Problem to work on>
Carry on the article about veterans and medical marijuana from the point where it stops, ignoring the rows that follow it.

Given text>

========

Veterans Still Denied Medical Marijuana, But Law Could Change

A recent study by the Veterans Administration shows that over 200,000 soldiers and personnel suffer from post-traumatic stress disorder, yet many of them are not afforded legal access to the one avenue that could perhaps help them most in relieving its symptoms — medicinal marijuana.

That number — 239,174 according to the latest figures available from December 2012 (meaning that number has in all probability increased) — represents approximately 30 percent of all the veterans who served in Iraq and Afghanistan.

Though distribution of medicinal marijuana is legal in 23 states and the District of Columbia, federal regulations make possession illegal, so veterans oftentimes are cut off from its availability. VA doctors, for example, are not allowed to prescribe medicinal cannabis. As a result, veterans battling PTSD are instead relegated to ingesting any number of anti-depressants, such as Prozac, Zoloft, or Praxil.

Help, while still far on the horizon, appears to be on the way. Five weeks ago, the Senate Appropriations Committee approved by a vote of 18-12 a bipartisan amendment that would make it easier for veterans to receive medicinal marijuana.

The Veterans Equal Access Amendment, sponsored by Sen. Steve Daines (R-Mont.) and Sen. Jeff Merkley (D-Ore.), would grant VA doctors the authority to prescribe cannabis for treatment of PTSD.

“Veterans in medical marijuana states should be treated the same as any other resident, and should be able to discuss marijuana with their doctor and use it if it’s medically necessary,” said Michael Collins, Policy Manager for the Drug Policy Alliance, in a statement. “They have served this country valiantly, so the least we can do is allow them to have full and open discussions with their doctors.”

A similar amendment narrowly missed passing in the House of Representatives in April. Last year the same amendment failed to make it out of the Senate committee, so it appears there is some progress on the issue.

Ironically, medical cannabis is available to veterans in Canada, a fact not lost on one former veteran working to change the landscape in the United States.

“Canada provides medical marijuana to its veterans for free, it’s kind of embarrassing,” said Michael Krawitz, Executive Director of the Veterans for Medical Cannabis Access. “I’ve talked to government officials about this. They’re perplexed. They don’t offer anything but a shrug of the shoulders and sympathy.” Krawitz said those in the Executive branch of government appear the most roadblocked. He credited legislators at the federal and state levels with trying to move laws forward.

========

Record extracts>
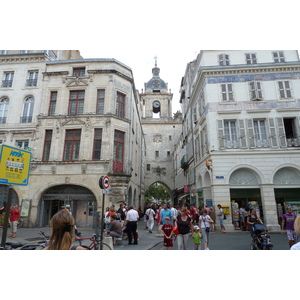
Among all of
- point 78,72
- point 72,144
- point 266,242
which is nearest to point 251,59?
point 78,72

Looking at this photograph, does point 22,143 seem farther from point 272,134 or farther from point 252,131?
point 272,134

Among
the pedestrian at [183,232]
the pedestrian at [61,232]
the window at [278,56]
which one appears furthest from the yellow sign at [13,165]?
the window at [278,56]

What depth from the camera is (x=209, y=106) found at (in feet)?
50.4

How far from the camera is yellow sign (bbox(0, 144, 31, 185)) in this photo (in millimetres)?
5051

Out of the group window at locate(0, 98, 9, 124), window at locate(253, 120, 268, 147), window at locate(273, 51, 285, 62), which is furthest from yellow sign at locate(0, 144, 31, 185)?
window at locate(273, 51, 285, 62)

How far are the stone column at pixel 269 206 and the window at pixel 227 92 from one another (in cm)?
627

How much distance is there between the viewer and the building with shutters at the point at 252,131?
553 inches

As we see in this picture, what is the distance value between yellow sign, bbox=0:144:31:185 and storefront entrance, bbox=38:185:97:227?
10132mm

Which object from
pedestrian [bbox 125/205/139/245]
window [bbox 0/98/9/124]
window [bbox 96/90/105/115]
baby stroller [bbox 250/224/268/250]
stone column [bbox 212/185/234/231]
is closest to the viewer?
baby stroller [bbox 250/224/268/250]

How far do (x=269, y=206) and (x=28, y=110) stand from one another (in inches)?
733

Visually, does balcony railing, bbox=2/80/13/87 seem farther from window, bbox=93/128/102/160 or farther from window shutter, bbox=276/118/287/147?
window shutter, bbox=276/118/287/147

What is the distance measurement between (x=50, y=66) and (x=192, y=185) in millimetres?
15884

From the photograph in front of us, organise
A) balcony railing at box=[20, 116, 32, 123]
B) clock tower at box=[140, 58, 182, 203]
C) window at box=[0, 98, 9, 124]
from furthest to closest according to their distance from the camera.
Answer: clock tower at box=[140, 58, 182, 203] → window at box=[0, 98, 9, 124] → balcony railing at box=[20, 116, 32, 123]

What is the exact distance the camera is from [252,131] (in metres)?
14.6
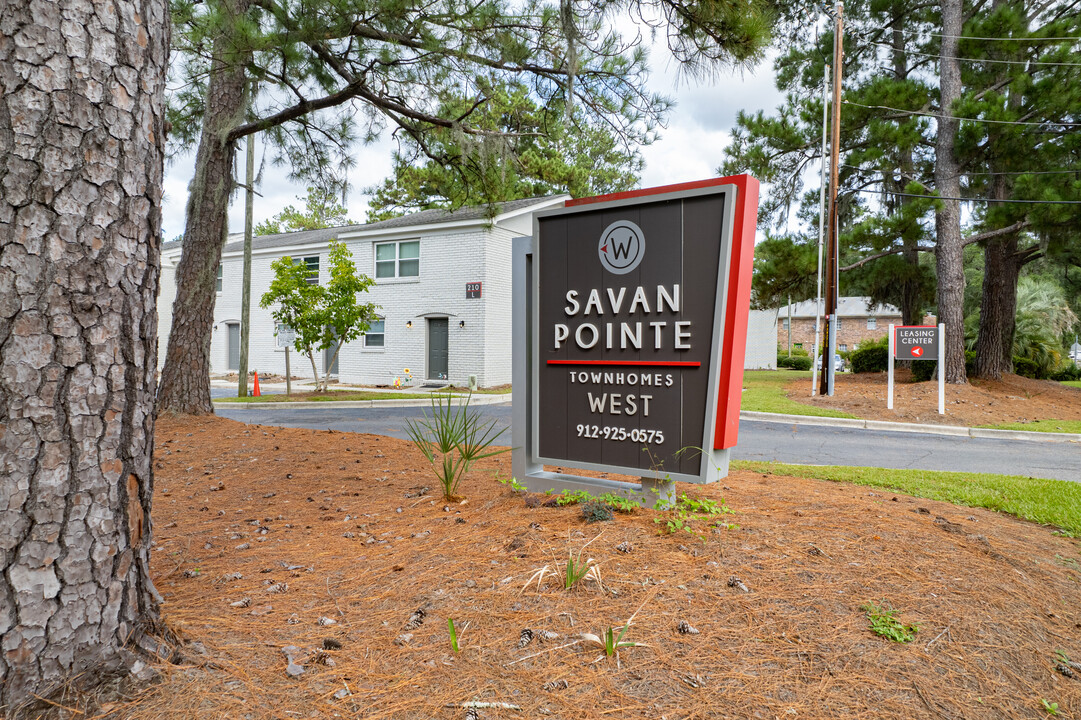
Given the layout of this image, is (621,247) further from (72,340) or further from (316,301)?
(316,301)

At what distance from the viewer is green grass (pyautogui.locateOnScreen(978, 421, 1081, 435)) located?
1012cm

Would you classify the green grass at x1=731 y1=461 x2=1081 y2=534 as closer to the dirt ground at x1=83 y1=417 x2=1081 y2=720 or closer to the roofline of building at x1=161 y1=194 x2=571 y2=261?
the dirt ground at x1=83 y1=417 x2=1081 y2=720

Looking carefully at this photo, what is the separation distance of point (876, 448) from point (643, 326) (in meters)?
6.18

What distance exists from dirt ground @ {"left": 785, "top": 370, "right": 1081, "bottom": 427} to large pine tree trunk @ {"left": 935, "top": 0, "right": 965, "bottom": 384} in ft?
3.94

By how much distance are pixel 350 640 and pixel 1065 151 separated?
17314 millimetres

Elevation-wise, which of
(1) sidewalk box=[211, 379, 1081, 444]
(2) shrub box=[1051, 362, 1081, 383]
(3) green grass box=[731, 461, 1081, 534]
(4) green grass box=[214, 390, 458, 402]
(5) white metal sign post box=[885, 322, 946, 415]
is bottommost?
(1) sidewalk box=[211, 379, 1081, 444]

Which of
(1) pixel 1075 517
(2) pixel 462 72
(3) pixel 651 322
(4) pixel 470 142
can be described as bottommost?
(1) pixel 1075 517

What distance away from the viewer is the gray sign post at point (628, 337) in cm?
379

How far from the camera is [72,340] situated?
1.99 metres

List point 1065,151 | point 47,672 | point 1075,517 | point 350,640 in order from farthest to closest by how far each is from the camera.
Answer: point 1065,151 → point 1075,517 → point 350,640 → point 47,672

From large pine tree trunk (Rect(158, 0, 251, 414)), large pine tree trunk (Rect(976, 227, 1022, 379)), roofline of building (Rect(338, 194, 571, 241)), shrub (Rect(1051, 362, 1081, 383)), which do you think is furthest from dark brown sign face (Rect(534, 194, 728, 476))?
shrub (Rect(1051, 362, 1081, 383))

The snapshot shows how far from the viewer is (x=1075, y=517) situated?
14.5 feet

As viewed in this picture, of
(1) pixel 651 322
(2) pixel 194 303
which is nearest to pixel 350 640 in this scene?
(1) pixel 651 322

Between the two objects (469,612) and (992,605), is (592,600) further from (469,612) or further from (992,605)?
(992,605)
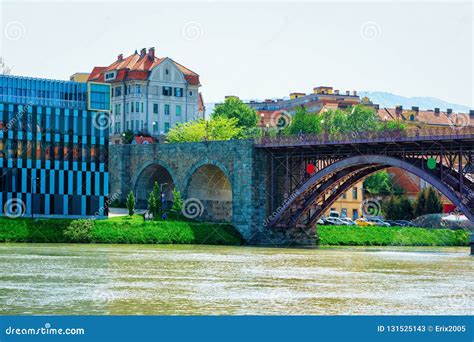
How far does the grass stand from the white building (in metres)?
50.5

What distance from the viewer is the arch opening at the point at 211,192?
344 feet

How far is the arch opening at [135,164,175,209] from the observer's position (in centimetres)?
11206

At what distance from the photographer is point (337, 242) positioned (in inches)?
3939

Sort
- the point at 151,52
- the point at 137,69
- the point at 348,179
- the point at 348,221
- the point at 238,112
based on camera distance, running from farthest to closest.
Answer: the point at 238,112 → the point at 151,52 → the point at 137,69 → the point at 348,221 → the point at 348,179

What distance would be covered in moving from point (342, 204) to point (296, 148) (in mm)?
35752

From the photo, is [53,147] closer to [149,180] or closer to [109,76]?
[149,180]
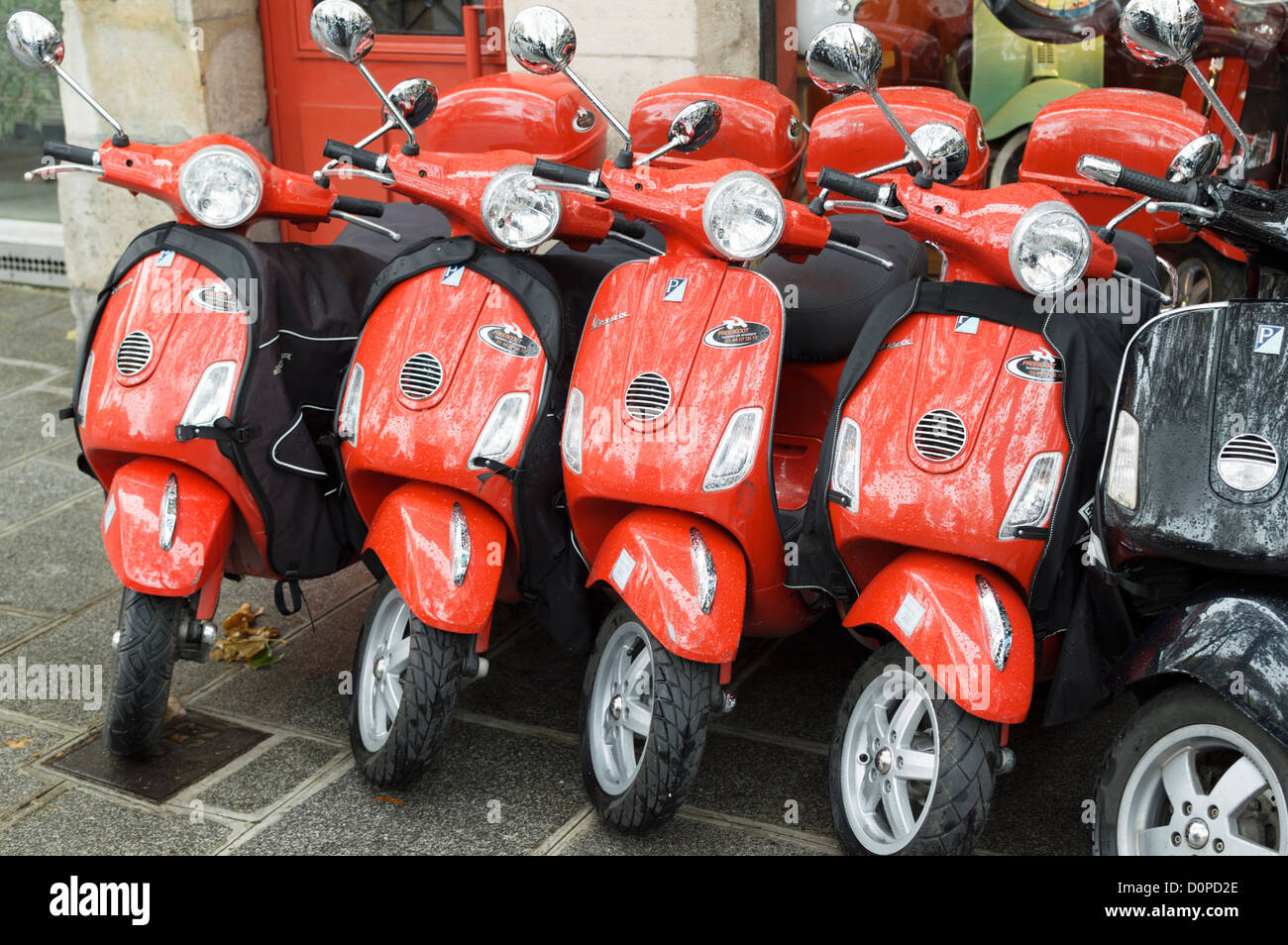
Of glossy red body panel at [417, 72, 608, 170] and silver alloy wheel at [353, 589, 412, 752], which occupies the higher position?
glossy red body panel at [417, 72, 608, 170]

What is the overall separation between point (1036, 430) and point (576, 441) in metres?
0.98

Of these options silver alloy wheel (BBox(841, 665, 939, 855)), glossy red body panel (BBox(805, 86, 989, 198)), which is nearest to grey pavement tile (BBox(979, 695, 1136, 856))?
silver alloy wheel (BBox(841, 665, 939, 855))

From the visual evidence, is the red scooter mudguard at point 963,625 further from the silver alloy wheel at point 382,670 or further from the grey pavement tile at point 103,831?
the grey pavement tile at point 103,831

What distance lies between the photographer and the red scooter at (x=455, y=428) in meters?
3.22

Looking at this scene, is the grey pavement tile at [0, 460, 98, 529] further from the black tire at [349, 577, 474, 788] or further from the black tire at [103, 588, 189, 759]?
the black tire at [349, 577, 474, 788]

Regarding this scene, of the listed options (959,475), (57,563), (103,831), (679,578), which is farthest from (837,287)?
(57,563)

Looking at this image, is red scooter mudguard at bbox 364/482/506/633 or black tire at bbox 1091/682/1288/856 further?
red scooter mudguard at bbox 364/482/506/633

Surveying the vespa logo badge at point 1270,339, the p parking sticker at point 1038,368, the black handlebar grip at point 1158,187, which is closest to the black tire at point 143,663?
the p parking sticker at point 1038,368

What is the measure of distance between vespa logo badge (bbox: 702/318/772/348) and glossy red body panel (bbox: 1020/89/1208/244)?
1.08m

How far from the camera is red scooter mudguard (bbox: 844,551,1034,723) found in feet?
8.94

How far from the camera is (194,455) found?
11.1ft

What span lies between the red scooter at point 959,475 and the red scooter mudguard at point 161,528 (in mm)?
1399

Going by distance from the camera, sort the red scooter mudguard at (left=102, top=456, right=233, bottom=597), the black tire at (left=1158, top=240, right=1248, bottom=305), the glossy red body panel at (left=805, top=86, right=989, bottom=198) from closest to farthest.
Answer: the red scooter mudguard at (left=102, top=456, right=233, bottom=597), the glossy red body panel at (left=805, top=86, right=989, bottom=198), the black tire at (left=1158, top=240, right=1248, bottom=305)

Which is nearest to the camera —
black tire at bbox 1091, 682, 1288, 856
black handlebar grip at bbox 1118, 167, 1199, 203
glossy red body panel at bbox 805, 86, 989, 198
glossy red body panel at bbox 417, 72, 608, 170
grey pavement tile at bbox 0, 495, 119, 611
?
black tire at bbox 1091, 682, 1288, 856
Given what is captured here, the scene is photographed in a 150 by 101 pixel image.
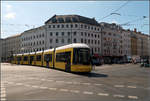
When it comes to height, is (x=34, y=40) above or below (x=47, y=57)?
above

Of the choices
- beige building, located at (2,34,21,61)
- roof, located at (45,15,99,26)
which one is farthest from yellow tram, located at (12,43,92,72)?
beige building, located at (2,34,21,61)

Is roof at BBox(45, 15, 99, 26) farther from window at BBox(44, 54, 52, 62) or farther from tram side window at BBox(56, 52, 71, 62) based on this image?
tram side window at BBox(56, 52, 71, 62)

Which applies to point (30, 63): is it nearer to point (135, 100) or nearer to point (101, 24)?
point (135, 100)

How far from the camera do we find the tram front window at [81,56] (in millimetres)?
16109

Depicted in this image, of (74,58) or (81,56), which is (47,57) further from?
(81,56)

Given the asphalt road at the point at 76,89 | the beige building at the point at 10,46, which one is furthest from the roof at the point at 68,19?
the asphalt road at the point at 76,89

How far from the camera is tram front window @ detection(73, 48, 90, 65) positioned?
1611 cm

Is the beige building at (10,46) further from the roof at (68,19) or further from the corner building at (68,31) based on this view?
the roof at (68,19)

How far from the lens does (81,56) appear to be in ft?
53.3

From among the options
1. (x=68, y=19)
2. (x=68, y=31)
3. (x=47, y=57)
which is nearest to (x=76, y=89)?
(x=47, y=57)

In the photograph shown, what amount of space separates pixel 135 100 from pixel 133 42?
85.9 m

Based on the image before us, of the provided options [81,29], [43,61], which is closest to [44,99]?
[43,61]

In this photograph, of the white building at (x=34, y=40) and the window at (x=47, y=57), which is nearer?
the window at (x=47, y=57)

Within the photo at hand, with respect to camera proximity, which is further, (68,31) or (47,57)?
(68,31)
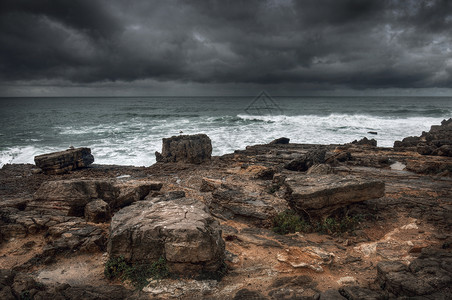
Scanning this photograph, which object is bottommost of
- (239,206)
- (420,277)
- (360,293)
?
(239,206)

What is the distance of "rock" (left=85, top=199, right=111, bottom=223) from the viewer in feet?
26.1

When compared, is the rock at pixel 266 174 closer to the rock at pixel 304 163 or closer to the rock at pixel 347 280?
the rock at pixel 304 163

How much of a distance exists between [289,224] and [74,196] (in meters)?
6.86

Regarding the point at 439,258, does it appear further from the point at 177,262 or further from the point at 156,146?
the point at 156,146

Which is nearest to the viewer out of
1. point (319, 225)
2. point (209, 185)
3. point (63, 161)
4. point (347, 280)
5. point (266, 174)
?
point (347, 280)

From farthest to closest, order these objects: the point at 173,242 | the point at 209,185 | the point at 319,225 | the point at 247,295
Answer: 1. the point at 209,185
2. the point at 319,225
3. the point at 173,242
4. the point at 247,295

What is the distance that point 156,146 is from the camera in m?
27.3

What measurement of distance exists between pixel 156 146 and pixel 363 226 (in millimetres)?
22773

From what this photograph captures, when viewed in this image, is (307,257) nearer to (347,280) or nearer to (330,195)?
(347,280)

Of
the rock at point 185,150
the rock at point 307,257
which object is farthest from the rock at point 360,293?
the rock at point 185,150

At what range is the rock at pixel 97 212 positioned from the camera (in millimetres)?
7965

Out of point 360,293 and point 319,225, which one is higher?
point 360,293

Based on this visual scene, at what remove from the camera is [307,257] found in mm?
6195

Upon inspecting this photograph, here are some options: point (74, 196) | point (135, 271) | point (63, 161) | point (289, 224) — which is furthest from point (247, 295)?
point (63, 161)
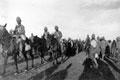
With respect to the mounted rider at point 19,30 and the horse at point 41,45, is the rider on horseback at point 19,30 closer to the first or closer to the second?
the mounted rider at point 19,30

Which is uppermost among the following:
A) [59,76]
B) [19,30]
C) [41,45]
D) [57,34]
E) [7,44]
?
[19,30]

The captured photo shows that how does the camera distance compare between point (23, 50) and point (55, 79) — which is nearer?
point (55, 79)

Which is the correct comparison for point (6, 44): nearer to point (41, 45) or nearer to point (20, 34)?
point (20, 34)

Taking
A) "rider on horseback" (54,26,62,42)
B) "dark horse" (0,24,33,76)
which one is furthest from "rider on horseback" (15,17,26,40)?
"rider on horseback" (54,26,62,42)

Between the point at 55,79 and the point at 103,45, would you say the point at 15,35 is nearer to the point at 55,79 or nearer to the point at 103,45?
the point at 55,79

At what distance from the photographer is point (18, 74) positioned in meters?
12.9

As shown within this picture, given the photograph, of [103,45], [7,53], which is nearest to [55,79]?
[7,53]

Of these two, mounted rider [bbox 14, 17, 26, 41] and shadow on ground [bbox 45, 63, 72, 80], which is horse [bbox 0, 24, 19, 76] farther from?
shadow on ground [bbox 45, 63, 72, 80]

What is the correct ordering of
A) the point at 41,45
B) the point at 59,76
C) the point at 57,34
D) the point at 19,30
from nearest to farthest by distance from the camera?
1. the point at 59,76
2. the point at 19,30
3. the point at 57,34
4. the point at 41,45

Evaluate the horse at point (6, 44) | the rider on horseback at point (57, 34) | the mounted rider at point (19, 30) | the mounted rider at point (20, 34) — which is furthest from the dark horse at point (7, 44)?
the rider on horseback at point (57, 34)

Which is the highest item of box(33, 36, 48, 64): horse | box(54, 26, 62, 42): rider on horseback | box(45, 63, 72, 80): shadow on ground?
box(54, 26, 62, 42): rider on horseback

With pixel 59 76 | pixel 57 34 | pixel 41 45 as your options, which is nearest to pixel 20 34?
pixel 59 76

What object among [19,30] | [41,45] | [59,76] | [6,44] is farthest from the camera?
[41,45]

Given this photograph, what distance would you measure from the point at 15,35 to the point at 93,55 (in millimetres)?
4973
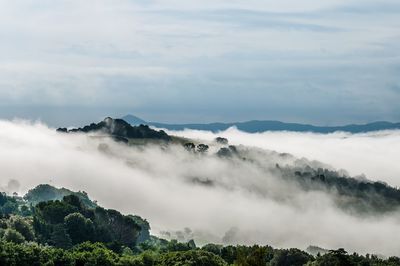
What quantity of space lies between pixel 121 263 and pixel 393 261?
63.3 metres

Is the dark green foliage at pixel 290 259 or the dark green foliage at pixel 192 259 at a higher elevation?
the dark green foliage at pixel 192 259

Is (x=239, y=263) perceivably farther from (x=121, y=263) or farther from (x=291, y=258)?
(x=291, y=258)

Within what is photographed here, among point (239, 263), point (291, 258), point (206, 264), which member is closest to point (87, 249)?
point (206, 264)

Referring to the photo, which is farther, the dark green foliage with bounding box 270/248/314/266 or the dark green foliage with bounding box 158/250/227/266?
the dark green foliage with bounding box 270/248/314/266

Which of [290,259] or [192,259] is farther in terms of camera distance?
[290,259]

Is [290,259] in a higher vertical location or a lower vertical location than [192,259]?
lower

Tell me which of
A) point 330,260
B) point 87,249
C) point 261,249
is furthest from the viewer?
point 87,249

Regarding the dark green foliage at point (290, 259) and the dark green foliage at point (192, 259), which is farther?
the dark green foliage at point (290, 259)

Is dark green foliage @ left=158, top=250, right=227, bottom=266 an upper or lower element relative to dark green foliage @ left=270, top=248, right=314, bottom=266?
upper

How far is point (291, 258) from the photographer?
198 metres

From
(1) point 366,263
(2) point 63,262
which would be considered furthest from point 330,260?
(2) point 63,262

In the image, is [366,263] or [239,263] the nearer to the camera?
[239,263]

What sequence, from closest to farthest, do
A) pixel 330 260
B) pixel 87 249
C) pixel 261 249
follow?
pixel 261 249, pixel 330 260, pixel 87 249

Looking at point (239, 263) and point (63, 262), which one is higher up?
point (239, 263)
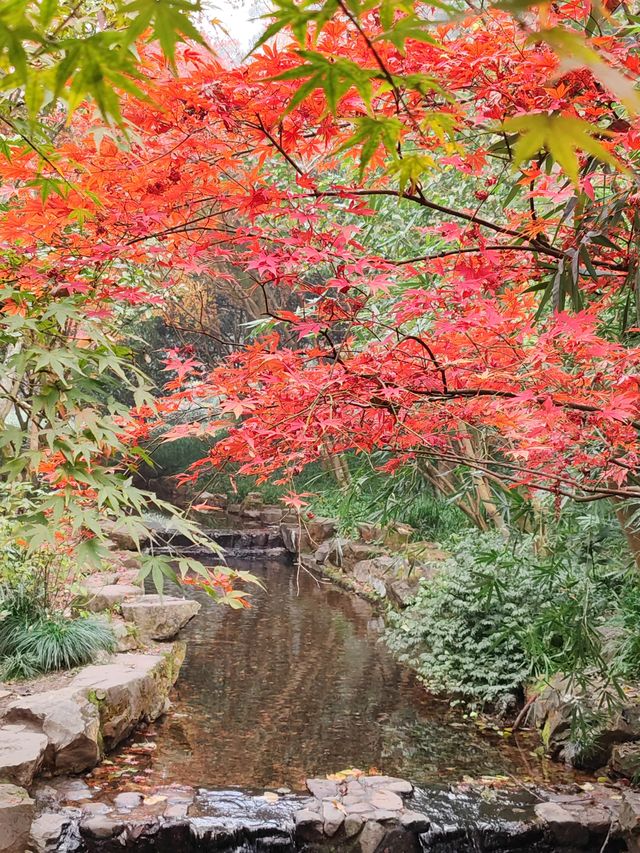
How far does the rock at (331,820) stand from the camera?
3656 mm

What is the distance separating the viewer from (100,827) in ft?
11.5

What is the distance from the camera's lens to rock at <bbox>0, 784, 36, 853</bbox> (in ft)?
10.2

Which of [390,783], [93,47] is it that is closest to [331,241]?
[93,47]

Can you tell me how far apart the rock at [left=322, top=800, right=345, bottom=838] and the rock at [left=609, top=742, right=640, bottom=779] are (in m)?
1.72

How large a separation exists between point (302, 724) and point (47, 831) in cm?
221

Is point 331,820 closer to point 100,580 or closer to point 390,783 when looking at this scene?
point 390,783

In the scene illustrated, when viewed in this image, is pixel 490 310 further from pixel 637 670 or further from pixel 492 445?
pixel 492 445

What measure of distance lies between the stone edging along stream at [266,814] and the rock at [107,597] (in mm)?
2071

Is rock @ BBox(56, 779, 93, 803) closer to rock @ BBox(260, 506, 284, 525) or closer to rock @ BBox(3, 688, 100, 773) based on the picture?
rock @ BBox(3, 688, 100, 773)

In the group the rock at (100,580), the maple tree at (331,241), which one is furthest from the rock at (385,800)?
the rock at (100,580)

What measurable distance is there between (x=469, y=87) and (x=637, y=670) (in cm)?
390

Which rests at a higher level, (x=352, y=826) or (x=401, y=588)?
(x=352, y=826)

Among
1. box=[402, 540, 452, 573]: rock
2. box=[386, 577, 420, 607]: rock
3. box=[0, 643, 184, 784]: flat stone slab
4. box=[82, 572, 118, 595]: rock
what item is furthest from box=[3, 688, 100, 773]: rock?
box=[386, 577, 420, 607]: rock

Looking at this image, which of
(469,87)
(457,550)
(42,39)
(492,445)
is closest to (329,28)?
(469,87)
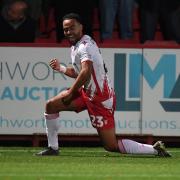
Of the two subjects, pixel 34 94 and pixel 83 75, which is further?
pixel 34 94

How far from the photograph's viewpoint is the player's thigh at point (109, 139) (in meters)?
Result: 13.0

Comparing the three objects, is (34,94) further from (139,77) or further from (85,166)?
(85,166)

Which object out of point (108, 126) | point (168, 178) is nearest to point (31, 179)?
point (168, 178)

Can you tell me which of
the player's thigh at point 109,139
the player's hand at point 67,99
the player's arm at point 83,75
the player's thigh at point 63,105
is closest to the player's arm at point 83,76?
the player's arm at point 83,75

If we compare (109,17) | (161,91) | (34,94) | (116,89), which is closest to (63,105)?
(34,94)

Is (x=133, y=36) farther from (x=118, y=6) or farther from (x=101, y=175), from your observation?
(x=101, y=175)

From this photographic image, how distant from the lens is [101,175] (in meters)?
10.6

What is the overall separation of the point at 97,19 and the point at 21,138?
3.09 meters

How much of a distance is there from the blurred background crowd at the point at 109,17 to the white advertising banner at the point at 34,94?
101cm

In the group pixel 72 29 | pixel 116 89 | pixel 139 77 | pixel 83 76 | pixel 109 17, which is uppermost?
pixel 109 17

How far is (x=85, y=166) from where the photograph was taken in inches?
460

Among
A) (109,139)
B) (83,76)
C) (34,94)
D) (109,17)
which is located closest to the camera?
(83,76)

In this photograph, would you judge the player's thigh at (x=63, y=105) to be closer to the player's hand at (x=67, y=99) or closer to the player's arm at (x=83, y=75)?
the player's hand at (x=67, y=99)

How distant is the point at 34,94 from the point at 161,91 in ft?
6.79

========

Result>
Krawitz, an Air Force veteran who served 1981-1986, is among those working to not only change laws in the U.S., but to include more and more war-related issues on the list of those already included on states’ lists, like PTSD and Gulf-War Syndrome.

An increasing number of studies have emerged demonstrating cannabis to be effective in treatment of PTSD. A clinical trial in New Mexico published in the Journal of Psychoactive Drugs showed that smoking cannabis resulted in PTSD symptom reduction in some patients. Patients in the sample reported an average of 75 percent reduction in all three areas of PTSD symptoms (re-experiencing, avoidance and hyperarousal) while using cannabis, yet researchers still call for more studies.

“Many PTSD patients report symptom reduction with cannabis, and a clinical trial needs to be done to see what proportion and what kind of PTSD patients benefit, with either cannabis or the main active ingredients of cannabis,” said Dr. George Greer, one of the researchers.

Another study, done by Nachshon Korem and Irit Akirav of the Department of Psychology at the University of Haifa in September 2014, and published in the journal Neuropsychopharmacology, concluded that administering cannabinoids soon after a traumatic event can prevent PTSD-like symptoms in rats.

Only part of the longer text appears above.